French Chairman of AXA is sadly misguided Friday, January 26, 2007
It appears that Claude Bebear, founder of the AXA empire, has lot the plot.
He is calling for stringent transparency rules and restrictions on leverage to curb the activities of hedge funds. Most notably he wants there to be differential voting rights based on the longevity of the investment in a company i.e. long term investor gets more votes per share than recent investor.
This is crazy for several reasons, some practical and other philosophical.
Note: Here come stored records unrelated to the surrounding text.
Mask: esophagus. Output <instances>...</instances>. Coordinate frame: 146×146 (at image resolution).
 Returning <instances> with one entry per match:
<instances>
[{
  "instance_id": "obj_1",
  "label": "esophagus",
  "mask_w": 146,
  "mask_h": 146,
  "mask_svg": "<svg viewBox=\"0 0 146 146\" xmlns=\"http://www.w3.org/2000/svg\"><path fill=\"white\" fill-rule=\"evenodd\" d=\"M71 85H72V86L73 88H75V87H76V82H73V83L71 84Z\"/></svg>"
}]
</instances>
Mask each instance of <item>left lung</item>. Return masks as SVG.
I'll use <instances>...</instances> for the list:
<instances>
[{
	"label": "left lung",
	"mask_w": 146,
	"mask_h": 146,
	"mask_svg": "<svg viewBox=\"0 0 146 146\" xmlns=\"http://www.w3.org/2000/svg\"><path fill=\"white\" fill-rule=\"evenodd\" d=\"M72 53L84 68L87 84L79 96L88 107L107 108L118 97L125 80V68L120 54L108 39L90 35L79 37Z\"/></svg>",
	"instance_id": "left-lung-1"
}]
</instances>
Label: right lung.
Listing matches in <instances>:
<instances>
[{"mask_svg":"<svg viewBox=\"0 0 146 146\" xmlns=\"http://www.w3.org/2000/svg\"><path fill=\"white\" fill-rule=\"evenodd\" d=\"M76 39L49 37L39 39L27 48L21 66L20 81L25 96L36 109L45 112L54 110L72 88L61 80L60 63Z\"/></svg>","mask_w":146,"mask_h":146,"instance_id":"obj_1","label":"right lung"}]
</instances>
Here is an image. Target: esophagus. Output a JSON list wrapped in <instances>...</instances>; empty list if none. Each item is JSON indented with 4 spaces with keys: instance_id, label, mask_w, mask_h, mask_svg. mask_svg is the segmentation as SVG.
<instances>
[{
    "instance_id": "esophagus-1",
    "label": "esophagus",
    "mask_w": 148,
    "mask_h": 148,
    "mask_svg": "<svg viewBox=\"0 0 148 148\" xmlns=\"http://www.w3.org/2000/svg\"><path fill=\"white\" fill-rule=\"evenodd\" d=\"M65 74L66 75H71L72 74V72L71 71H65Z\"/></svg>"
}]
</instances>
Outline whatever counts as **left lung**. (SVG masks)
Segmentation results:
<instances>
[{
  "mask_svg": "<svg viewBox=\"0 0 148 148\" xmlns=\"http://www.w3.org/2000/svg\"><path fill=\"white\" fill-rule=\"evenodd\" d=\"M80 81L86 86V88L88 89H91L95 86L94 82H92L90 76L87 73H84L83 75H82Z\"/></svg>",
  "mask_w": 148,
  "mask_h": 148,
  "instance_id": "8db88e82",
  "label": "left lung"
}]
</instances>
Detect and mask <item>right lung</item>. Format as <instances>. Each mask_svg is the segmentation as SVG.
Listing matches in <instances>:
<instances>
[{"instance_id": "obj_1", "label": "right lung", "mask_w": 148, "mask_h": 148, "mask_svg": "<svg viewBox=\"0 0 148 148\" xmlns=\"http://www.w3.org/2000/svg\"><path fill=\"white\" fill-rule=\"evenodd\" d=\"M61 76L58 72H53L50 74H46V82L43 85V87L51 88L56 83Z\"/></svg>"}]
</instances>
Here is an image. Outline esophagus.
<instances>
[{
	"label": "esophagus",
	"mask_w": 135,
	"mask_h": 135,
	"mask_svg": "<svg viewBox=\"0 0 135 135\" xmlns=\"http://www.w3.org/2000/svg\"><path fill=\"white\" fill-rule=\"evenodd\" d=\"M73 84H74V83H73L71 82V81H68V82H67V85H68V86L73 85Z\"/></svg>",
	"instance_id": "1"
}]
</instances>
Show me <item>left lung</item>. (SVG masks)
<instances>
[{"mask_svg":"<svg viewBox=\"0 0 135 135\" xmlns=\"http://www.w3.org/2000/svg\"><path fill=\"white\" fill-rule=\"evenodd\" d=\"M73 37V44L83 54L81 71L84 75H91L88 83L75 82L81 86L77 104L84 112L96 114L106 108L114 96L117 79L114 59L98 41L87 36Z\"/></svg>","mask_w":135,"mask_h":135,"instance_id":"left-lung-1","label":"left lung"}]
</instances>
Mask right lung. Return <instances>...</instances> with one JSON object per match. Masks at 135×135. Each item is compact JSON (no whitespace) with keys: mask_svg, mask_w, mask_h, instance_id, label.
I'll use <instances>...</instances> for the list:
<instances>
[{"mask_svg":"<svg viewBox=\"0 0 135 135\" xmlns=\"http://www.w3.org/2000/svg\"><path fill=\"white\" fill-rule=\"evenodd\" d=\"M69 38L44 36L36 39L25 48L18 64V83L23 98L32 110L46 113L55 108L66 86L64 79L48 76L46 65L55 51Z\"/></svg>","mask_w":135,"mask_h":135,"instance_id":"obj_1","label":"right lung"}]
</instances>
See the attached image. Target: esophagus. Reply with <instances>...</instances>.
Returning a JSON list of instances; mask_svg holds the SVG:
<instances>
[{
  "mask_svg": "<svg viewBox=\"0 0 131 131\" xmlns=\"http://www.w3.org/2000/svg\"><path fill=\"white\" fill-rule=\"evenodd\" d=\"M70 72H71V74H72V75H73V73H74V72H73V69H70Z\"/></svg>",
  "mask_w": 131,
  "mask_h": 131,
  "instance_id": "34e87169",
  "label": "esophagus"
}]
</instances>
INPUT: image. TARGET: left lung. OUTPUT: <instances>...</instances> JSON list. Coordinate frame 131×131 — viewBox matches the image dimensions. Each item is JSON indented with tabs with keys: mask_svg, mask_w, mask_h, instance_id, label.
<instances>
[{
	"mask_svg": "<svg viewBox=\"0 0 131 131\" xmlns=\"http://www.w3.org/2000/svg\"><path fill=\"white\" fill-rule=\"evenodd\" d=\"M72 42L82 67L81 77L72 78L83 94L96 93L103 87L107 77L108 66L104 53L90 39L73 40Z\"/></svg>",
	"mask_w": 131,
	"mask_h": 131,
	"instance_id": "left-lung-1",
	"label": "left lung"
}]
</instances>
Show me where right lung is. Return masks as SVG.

- Long term holders wishing to sell their investments will get lower prices in this environment, since activists will be detered from buying them and hence the market will be deprived of a source of demand. Activitist buy shares with a view to goading management into turning under-performing companies around; if you stop them from doing this or making it more expensive to do so by requiring them to buy even higher stakes, they will look elsewhere. This may well suit cosy French management that are underperforming but not long-term investors
- Capital markets are inventive places and to circumvent these rules, it would be relatively straight forward for a long term-investor to sell their economic interest via a swap or CFD, whilst retaining the legal ownership. The swap counterparty would then simply instruct the long-term owner how to vote.
- If you believe private companies exist to make money for investors, why shouldn't underperforming companies be pushed to create greater value by activist investors rather than left to coast to mediocracy by sleepy investors. Evidently, the AXA Chairman has a different view, perhaps believing firms exist to provide a social service - oddly AXA itself is an aggressive capitalist firm.
- Hedge Funds activities may well drive prices up because of their financial muscle which is amplified by leverage (investments paid for by borrowing). But guess what, house prices are affected in just the same way and I've yet to hear politicians suggest that individuals can only buy houses for which they can provide a 50% deposit.
- Hedge Funds may well drive prices down through aggressive short selling, but they can only achieve this if there is a market consensus that an asset appears overvalued - if they are wrong, they get punished from rising rather than falling prices.